The Sanae Takaichi Cabinet said it will pursue at least 370 trillion yen (about 3.5 quadrillion won) in combined public and private investment by 2040 for 17 growth-strategy projects promoted as policies to build "a stronger Japan."

Japanese Prime Minister Sanae Takaichi attends the expanded session of the Group of Seven (G7) and invited countries in Évian-les-Bains, France./Courtesy of Yonhap News

According to Japanese media on the 20th, the 17 strategic fields are physical artificial intelligence (AI); semiconductors; drones; shipbuilding, including liquefied natural gas (LNG) carriers; the defense industry; quantum; aviation and space; content; digital and cybersecurity; nuclear fusion; information and communications; and oceans. This is the flagship economic policy of the Takaichi administration, which has put forward "responsible proactive fiscal policy," aiming to inject national finances to spur private investment and raise the international competitiveness of key industries.

Among these, the Japanese government picked the physical AI field as a priority task as a next-generation growth engine. It plans to invest 10.5 trillion yen (about 996 billion won) by 2040. It also plans to invest a total of 29 trillion yen (about 275 trillion won) across three areas—next-generation wireless communications, optical communications, and undersea cables—to build communications infrastructure essential for AI proliferation.

In addition, it will promote activation of public-private investment in resource development such as rare earths; drone development and production; Nuclear Fusion Power; cloud; and battery storage. The content industry, including Japanese animation and film, will also be expanded to an annual scale of 20 trillion yen (about 189.7 trillion won) by 2033, with a policy goal of raising it to a level comparable to automobile export value.
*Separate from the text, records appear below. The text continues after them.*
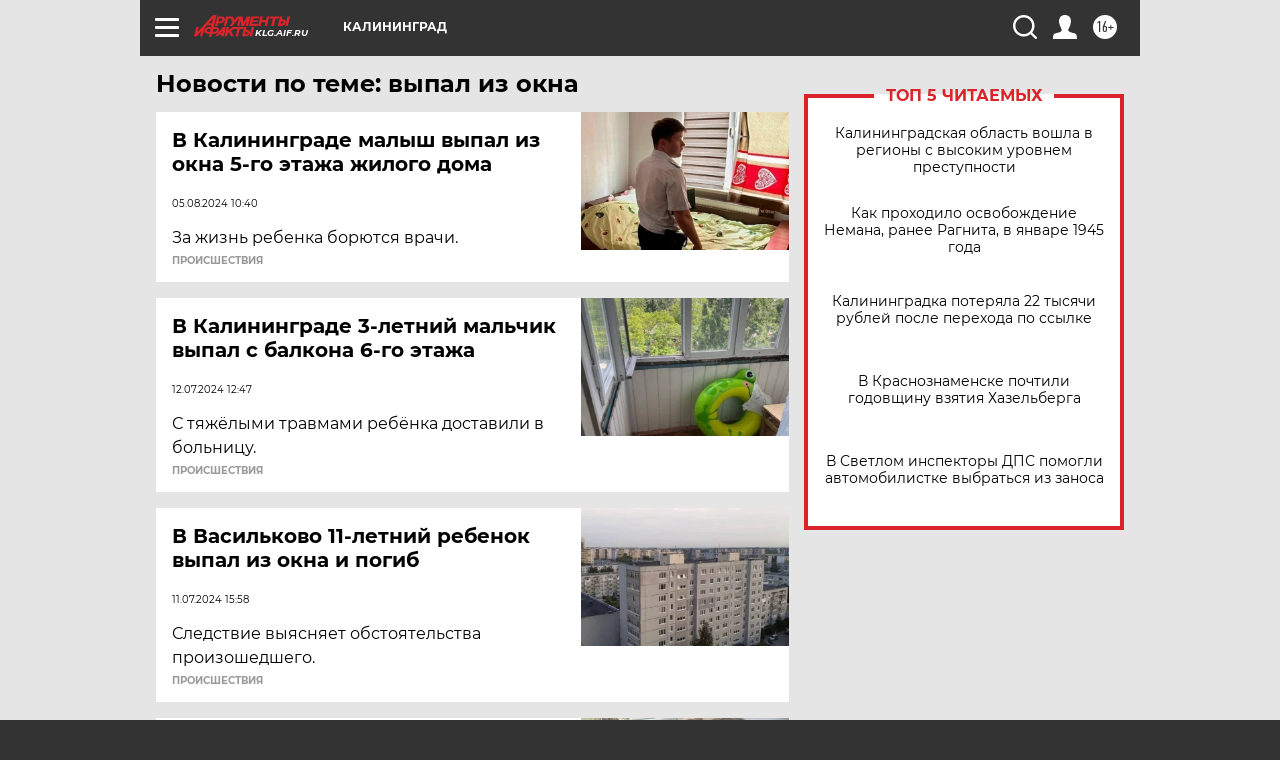

--- FILE ---
content_type: text/html
request_url: https://tns-counter.ru/nc01a**R%3Eundefined*aif_ru/ru/UTF-8/tmsec=aif_ru/293774965***
body_size: -71
content:
3BF57112696EE7A7X1768875943:3BF57112696EE7A7X1768875943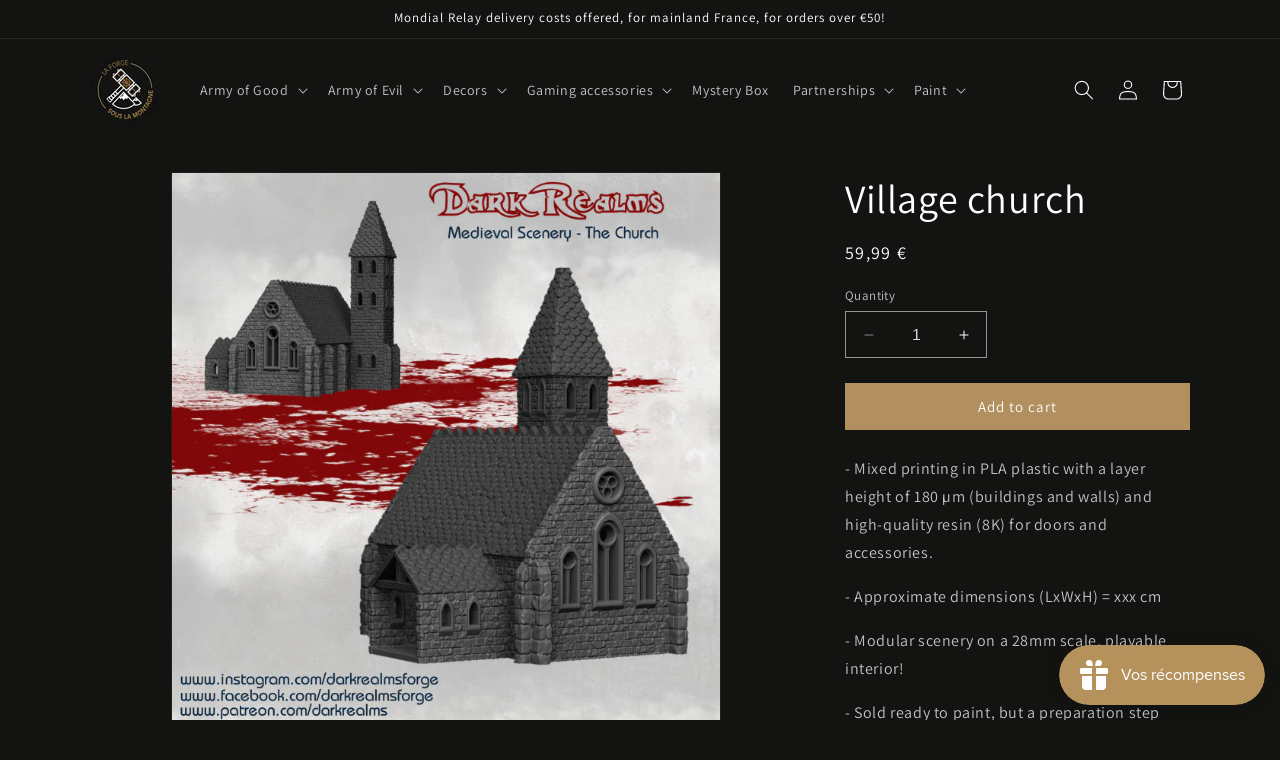

--- FILE ---
content_type: application/x-javascript
request_url: https://app.sealsubscriptions.com/shopify/public/status/shop/39f8ba.myshopify.com.js?1768771552
body_size: -370
content:
var sealsubscriptions_settings_updated='1734880727';

--- FILE ---
content_type: application/x-javascript
request_url: https://app.sealsubscriptions.com/shopify/public/status/shop/39f8ba.myshopify.com.js?1768771549
body_size: -158
content:
var sealsubscriptions_settings_updated='1734880727';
The Japanese government decided to manage the funding for the 17 growth-strategy fields separately from existing expenditures. To help corporations make mid- to long-term investment decisions, it aims to minimize annual budget constraints and establish a new expenditure framework that improves predictability. At the same time, it plans to inject finances within a range where the ratio of national debt to gross domestic product (GDP) is managed stably.

However, some noted that it is difficult to be optimistic about the performance of growth industries such as AI and semiconductors. Nihon Keizai Shimbun cited past failures of government-led industrial policy, pointing to Elpida Memory, which went bankrupt in 2012, and Japan Display (JDI), which went bankrupt in 2023.